In my email this morning, I found a link to a review from Readers’ Favorite for The Road to Saratin. I always get a little anxious when I get these and I put off opening them for a little while. I shouldn’t have waited, because it’s a 5 Star review.
Reviewed by Michelle Mollohan for Readers’ Favorite
Charles W Jones’s The Road To Saratin is a gripping dystopian saga. There is a mysterious chemical attack that causes mutations in humans. Carl is a 28-year-old man who was taken to the Freedom Institute under the care of Dr. Emerson Sharod when he was just 6 years old. Carl hears mysterious voices all talking at once in a jumble that he can rarely interpret. Dr. Sharon experimented on him to try to tease the voices out. Despite Carl emphatically stating that he no longer hears the voices, Dr. Sharon does not believe him. One day the voices speak to him as one, telling him that it is time to leave. He walks out of the Institute and is shocked by the changes to the outside world over the 22 years since he has seen it. Carl is determined to travel to Saratin, the town he lived in with his mother. Along the way, he has to try to hide from the people seeking to return him to the Institute as well as from the mutated humans looking for a meal. During his travels, he is saved by Astrid, a woman doing recon for one of the bases nearby. Aided by the voices, he manages to overpower her and take her weapon. Astrid tracks him down and instead of turning him in as he feared, she joins in his journey.

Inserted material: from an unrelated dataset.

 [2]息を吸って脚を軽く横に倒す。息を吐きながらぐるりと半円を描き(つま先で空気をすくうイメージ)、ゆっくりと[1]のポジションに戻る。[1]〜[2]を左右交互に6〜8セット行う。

I highly recommend Charles W Jones’s The Road To Saratin. With the current climate of viruses and potential bioterrorism, coupled with our lack of preparedness in staving them off, this story is eerily relevant. I feel that The Road To Saratin differs from other end-of-the-world scenarios in that it gives you not only a glimpse of the good guys but also the villains’ points of view, which provides a rich, detailed backstory. This is a medium-paced book full of memorable characters. The voices that Carl hears are varied and entertaining, from Milton who acts as his muscle to Miriam who hides his tracks along their journey. Carl also makes friends with people along the way. I loved Serena, the Matron of Sanctuary, a tent city. She stood her ground and refused to be intimidated or to let Astrid search within for Carl. I also enjoyed Thea, the goodhumored leader of Bonneville who made Carl cut firewood she didn’t need to trade for food and shelter. The conclusion of this book is immensely satisfying as it leaves no questions unanswered.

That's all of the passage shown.